I mean, certainly when I was in optometry school a little over 40 years ago, it was just about spectacles and contact lenses and, more recently, refractive surgery. And obviously, you're correct in the vision there, but we now understand the importance of slowing down, and even before that, delay in the onset of myopia. So if you look around optometry programs now, pretty much all of them have a myopia management clinic dedicated to managing these patients. Because one institution where I spent some time in the last decade, it didn't really exist, and the ortho-k was handled by the contact lens service. Other aspects were handled by the pediatric service. But what you're seeing in a lot more forward-thinking institutions is making sure that myopia management is in the curriculum, the didactic curriculum, and then there's a specific clinical experience so that students come out well equipped.

How do you best inform optometric students about the importance of patient care when it comes to myopia management?

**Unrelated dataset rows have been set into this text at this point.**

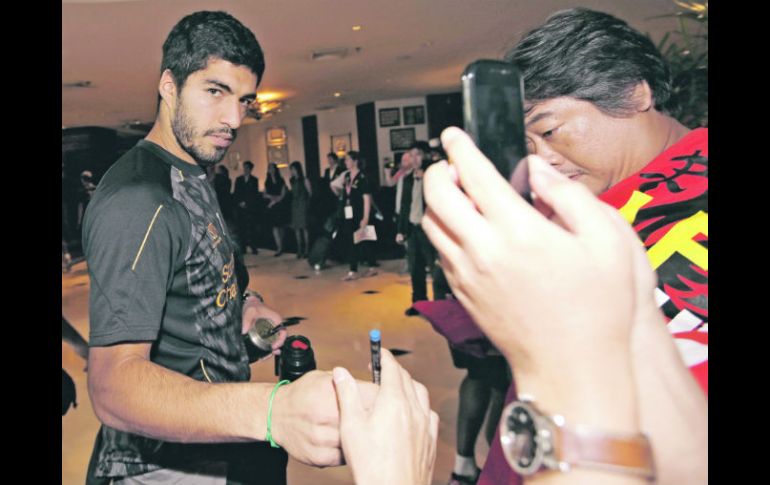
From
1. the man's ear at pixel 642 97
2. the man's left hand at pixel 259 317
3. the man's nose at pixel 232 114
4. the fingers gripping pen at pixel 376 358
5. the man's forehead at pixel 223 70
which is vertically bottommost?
the man's left hand at pixel 259 317

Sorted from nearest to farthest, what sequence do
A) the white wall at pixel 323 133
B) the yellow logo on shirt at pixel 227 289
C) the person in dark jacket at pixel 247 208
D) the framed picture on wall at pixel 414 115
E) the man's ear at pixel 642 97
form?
the man's ear at pixel 642 97 < the yellow logo on shirt at pixel 227 289 < the person in dark jacket at pixel 247 208 < the framed picture on wall at pixel 414 115 < the white wall at pixel 323 133

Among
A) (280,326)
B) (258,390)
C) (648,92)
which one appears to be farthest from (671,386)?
(280,326)

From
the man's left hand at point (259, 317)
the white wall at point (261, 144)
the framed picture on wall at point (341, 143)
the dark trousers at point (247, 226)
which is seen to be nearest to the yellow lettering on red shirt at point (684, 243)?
the man's left hand at point (259, 317)

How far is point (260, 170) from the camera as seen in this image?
18.5 metres

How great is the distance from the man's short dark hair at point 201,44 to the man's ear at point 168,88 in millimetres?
13

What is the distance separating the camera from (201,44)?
4.63 ft

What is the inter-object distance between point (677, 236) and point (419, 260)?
5112 mm

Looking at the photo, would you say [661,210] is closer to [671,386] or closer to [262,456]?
[671,386]

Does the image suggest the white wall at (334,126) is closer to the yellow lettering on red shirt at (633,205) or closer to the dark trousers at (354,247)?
the dark trousers at (354,247)

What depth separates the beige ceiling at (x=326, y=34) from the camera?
572cm

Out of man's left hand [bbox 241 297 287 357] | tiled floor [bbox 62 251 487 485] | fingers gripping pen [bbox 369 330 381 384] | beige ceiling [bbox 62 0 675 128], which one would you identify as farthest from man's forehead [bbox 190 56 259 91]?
beige ceiling [bbox 62 0 675 128]

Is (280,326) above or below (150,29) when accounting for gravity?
below

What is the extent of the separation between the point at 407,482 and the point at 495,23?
23.5 feet

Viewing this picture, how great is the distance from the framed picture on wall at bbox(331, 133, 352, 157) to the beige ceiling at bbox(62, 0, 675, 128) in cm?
332
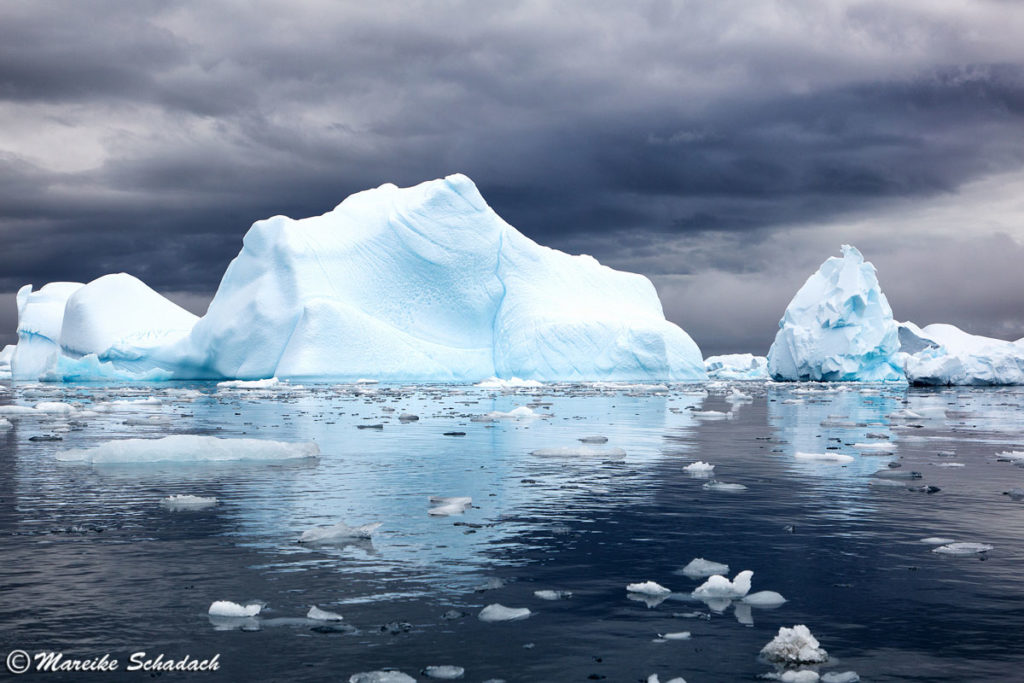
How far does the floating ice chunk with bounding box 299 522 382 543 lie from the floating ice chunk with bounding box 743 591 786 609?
2.62 metres

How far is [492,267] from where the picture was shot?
149ft

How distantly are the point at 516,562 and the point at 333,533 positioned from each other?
1.33m

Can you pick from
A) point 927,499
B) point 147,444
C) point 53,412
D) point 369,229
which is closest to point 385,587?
point 927,499

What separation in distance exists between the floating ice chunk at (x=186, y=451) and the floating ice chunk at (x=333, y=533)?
4667 millimetres

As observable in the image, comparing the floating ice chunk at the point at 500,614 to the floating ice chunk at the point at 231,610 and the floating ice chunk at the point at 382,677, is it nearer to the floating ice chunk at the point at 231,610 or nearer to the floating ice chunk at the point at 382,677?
the floating ice chunk at the point at 382,677

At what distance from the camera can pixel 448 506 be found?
7137 mm

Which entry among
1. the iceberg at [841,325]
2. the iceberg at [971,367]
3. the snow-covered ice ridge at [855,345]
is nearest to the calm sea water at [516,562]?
the iceberg at [971,367]

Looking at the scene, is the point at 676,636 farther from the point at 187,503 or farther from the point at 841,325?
the point at 841,325

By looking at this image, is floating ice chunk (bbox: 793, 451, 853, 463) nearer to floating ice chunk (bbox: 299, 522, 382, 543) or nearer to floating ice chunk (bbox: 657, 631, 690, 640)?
floating ice chunk (bbox: 299, 522, 382, 543)

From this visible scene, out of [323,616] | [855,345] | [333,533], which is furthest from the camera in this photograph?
[855,345]

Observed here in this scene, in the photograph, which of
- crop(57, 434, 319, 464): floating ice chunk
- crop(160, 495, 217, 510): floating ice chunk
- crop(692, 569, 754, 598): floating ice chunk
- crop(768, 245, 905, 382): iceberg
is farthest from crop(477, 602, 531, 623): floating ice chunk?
crop(768, 245, 905, 382): iceberg

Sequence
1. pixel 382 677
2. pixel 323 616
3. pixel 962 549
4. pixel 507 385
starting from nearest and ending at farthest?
pixel 382 677, pixel 323 616, pixel 962 549, pixel 507 385

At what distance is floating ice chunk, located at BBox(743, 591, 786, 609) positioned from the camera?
4.72m

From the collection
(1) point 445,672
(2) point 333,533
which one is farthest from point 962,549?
(2) point 333,533
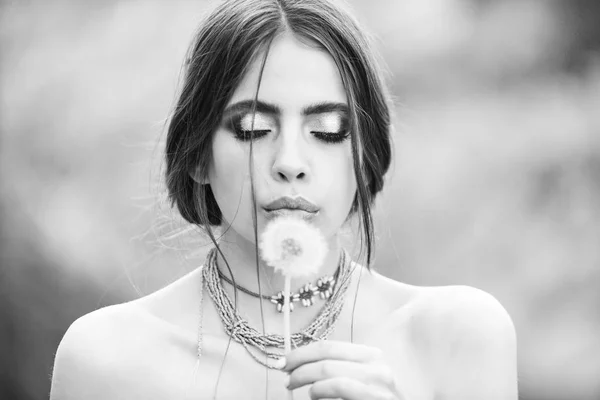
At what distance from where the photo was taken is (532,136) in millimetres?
2914

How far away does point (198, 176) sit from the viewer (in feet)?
4.81

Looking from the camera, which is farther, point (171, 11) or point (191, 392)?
point (171, 11)

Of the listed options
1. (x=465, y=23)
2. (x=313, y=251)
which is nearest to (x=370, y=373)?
(x=313, y=251)

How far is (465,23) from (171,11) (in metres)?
1.11

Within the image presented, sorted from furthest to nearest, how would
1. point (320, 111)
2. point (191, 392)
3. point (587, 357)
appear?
point (587, 357) < point (191, 392) < point (320, 111)

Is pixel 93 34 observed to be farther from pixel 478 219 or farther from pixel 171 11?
pixel 478 219

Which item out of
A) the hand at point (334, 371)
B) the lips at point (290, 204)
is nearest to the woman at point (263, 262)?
the lips at point (290, 204)

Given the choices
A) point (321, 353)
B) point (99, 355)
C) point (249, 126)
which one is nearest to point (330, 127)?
point (249, 126)

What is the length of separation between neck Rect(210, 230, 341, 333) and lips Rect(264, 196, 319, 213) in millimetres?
156

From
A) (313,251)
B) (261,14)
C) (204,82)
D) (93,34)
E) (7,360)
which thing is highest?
(93,34)

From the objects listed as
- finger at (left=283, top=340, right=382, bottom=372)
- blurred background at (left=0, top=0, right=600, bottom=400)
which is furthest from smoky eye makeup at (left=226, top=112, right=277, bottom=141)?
blurred background at (left=0, top=0, right=600, bottom=400)

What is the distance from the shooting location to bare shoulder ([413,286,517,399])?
144 centimetres

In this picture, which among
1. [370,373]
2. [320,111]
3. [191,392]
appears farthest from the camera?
[191,392]

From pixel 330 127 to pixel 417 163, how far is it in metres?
1.65
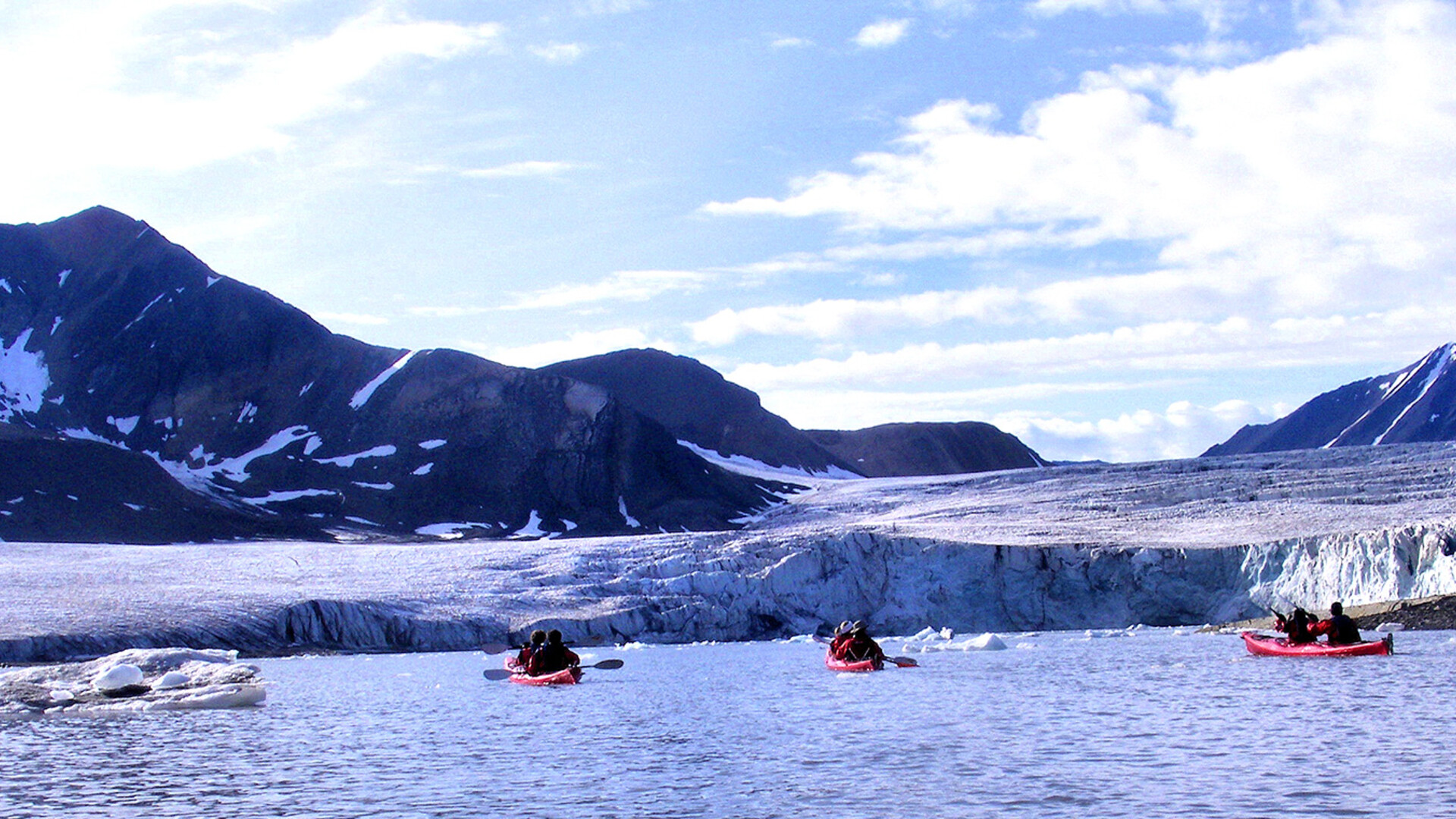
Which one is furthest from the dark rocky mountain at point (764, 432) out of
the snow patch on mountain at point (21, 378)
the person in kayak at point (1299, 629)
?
the person in kayak at point (1299, 629)

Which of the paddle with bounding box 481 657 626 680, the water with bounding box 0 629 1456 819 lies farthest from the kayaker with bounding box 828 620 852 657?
the paddle with bounding box 481 657 626 680

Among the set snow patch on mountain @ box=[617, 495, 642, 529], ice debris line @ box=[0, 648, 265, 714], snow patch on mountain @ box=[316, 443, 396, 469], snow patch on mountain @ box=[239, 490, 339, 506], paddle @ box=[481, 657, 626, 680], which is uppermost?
snow patch on mountain @ box=[316, 443, 396, 469]

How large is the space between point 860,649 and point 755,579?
57.4 ft

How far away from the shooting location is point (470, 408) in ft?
316

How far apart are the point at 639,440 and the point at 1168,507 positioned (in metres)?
45.4

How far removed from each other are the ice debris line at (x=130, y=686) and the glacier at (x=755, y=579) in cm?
944

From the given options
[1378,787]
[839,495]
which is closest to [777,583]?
[1378,787]

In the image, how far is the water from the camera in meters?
12.8

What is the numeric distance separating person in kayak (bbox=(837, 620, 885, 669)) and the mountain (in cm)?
11285

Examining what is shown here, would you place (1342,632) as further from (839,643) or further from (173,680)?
(173,680)

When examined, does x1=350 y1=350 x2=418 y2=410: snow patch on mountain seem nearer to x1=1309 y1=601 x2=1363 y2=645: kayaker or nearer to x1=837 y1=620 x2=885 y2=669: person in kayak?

I think that's one thing where we're still learning, because, you know, obviously, when I was training, and even 20 years ago, you would know about having a glaucoma talk with somebody, or the astigmatism talk, or the amblyopia talk with a patient and parent. We've had to develop our shtick, if you like, for myopia. And we're still learning. Throwing it into a patient's parent's lap, saying, 'Oh, you do realize that your child has myopia and this can lead to blindness.' That's not necessarily a winning strategy. And we're still learning, and I think the conversations we have with a parent who is myopic, particularly with a high level of myopia, it's relatively easy to talk about. We can envision a different future for your child than you've experienced. For a parent who's not myopic, I think the dialogue has to be slower and maybe continue over a month, matter of months, maybe even a year, so they get used to the idea. So I think making sure that our students and graduates are comfortable with those conversations, and that can only be taught, of course, if they have the experience during their training, either during the optometry program or during a residency. Now, I can't speak for how it's managed in ophthalmology. I would imagine that most of that would be deferred to a pediatric fellowship, but maybe Prethy can inform us on that.

What are some key takeaways you hope ECPs took away from your presentation?

Myopia, as stated by the recent National Academies report, should be considered a disease. It's not merely a refractive condition. It is a big source of uncorrectable visual impairment. And the risk of visual impairment is proportional to or related to the level of myopia. So delaying myopia onset, slowing its progression once it emerges, is an important thing for the future health of our patients. There are a number of options to both delay onset and slow progression, and that's a conversation that should be had. Later on, it's important that the myopic patient is aware of what might go wrong, both in terms of macular changes, but also retinal detachment, a higher risk of glaucoma, and that's something they need to be educated about on a course. Even if they go away and have SMILE or LASIK or some other refractive procedure, the risk remains.